Aim.
Please update the entries below by replacing "umpire" with "referee" everywhere it occurs, leaving all other text unchanged.
** start Material to process **
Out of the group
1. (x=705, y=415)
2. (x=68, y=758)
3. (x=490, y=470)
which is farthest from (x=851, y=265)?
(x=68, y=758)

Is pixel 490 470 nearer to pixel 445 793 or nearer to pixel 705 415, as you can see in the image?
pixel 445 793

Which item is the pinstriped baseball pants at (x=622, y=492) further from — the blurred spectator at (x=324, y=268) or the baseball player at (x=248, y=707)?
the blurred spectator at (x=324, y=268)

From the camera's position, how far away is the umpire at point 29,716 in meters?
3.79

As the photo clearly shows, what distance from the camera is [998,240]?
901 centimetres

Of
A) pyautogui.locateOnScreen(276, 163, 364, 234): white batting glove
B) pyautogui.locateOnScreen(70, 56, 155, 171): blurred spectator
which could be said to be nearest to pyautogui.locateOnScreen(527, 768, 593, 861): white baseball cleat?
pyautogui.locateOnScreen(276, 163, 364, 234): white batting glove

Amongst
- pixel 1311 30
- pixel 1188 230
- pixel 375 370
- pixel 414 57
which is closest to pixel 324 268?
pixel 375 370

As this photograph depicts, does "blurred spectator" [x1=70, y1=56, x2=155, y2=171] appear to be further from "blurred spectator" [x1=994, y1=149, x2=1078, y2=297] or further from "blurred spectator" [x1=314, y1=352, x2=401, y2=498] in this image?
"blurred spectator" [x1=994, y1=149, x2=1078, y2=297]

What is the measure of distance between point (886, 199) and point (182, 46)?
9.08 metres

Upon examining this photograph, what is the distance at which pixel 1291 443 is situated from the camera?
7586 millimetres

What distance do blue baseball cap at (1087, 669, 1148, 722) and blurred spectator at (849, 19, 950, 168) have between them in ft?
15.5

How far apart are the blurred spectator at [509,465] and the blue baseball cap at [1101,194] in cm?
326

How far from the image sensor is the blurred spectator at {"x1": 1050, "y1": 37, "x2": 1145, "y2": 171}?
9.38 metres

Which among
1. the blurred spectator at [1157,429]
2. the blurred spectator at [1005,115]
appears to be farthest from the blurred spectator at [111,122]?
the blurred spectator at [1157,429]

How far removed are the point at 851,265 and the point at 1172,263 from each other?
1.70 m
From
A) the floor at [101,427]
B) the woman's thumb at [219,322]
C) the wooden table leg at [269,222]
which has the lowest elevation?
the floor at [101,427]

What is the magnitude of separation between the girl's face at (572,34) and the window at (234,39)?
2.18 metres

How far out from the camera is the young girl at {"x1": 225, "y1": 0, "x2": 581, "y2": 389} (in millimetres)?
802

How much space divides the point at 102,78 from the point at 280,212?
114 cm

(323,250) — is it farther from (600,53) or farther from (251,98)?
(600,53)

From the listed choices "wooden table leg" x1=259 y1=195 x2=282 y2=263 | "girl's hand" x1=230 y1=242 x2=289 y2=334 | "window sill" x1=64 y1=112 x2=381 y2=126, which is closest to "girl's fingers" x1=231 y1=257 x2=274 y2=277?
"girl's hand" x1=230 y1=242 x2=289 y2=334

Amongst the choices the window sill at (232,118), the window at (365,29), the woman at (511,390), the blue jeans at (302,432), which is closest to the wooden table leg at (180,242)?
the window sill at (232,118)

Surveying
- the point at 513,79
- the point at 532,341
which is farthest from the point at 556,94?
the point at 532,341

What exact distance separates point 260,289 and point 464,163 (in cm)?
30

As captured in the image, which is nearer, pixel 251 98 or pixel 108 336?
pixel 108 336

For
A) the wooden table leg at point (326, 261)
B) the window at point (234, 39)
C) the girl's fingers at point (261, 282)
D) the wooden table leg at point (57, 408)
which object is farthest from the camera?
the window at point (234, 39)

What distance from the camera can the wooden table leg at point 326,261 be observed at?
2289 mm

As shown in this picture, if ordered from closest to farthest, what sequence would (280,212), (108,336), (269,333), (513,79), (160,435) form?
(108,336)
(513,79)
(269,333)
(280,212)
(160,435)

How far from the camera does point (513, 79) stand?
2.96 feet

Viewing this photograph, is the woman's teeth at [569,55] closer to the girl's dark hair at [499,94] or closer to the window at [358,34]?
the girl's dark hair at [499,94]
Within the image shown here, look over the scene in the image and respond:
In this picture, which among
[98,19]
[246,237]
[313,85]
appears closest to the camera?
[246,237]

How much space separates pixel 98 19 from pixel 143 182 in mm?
** end Material to process **
Output for this task.
Out of the group
1. (x=705, y=415)
2. (x=68, y=758)
3. (x=490, y=470)
which is farthest from (x=851, y=265)?
(x=68, y=758)

Is pixel 490 470 nearer to pixel 445 793 or nearer to pixel 705 415, as you can see in the image?
pixel 445 793

Which item is the pinstriped baseball pants at (x=622, y=492) further from — the blurred spectator at (x=324, y=268) or the baseball player at (x=248, y=707)?
the blurred spectator at (x=324, y=268)

From the camera's position, how far away is the referee at point 29,716 in meters?
3.79

As the photo clearly shows, what distance from the camera is [998,240]?
901 centimetres

Of
A) pyautogui.locateOnScreen(276, 163, 364, 234): white batting glove
B) pyautogui.locateOnScreen(70, 56, 155, 171): blurred spectator
which could be said to be nearest to pyautogui.locateOnScreen(527, 768, 593, 861): white baseball cleat?
pyautogui.locateOnScreen(276, 163, 364, 234): white batting glove

Amongst
- pixel 1311 30
- pixel 1188 230
- pixel 375 370
- pixel 414 57
which is closest to pixel 324 268?
pixel 375 370

As this photograph depicts, does "blurred spectator" [x1=70, y1=56, x2=155, y2=171] appear to be further from "blurred spectator" [x1=994, y1=149, x2=1078, y2=297] or further from "blurred spectator" [x1=314, y1=352, x2=401, y2=498] in this image?
"blurred spectator" [x1=994, y1=149, x2=1078, y2=297]

What is the measure of distance between point (886, 199) and point (182, 46)?
9.08 metres

Upon examining this photograph, what is the distance at which pixel 1291 443 is situated from the camera?
7586 millimetres

What distance do blue baseball cap at (1087, 669, 1148, 722) and blurred spectator at (849, 19, 950, 168) have between them in ft?
15.5

How far apart are the blurred spectator at [509,465] and the blue baseball cap at [1101,194] in cm?
326

How far from the image sensor is the blurred spectator at {"x1": 1050, "y1": 37, "x2": 1145, "y2": 171}?
9.38 metres

Which among
1. the blurred spectator at [1157,429]
2. the blurred spectator at [1005,115]
appears to be farthest from the blurred spectator at [111,122]?
the blurred spectator at [1157,429]

How far removed are the point at 851,265 and the point at 1172,263 from each other?
1.70 m
From
A) the floor at [101,427]
B) the woman's thumb at [219,322]
C) the wooden table leg at [269,222]
which has the lowest elevation?
the floor at [101,427]

What is the magnitude of separation between the girl's face at (572,34) and the window at (234,39)?
2.18 metres

How far out from the camera is the young girl at {"x1": 225, "y1": 0, "x2": 581, "y2": 389} (in millimetres)?
802

How much space divides the point at 102,78 from the point at 280,212?
114 cm

(323,250) — is it farther from (600,53) or farther from (251,98)?
(600,53)

From the listed choices "wooden table leg" x1=259 y1=195 x2=282 y2=263 | "girl's hand" x1=230 y1=242 x2=289 y2=334 | "window sill" x1=64 y1=112 x2=381 y2=126, which is closest to "girl's fingers" x1=231 y1=257 x2=274 y2=277?
"girl's hand" x1=230 y1=242 x2=289 y2=334

Amongst the choices the window sill at (232,118), the window at (365,29), the woman at (511,390), the blue jeans at (302,432), which is closest to the wooden table leg at (180,242)?
the window sill at (232,118)

Surveying
- the point at 513,79
- the point at 532,341
which is farthest from the point at 556,94?
the point at 532,341

What exact distance separates point 260,289 and point 464,163 (in cm)?
30

As captured in the image, which is nearer, pixel 251 98 or pixel 108 336?
pixel 108 336

For
A) the wooden table leg at point (326, 261)
B) the window at point (234, 39)
C) the girl's fingers at point (261, 282)
D) the wooden table leg at point (57, 408)
which object is farthest from the camera?
the window at point (234, 39)

What distance from the camera can the wooden table leg at point 326,261 be observed at?
2289 mm

As shown in this picture, if ordered from closest to farthest, what sequence would (280,212), (108,336), (269,333), (513,79), (160,435) form?
(108,336)
(513,79)
(269,333)
(280,212)
(160,435)

How far from the camera does point (513, 79) stand?
2.96 feet

Viewing this photograph, is the woman's teeth at [569,55] closer to the girl's dark hair at [499,94] or closer to the window at [358,34]?
the girl's dark hair at [499,94]
Within the image shown here, look over the scene in the image and respond:
In this picture, which among
[98,19]
[246,237]
[313,85]
appears closest to the camera?
[246,237]

How much space separates pixel 98 19 from pixel 143 182 in mm?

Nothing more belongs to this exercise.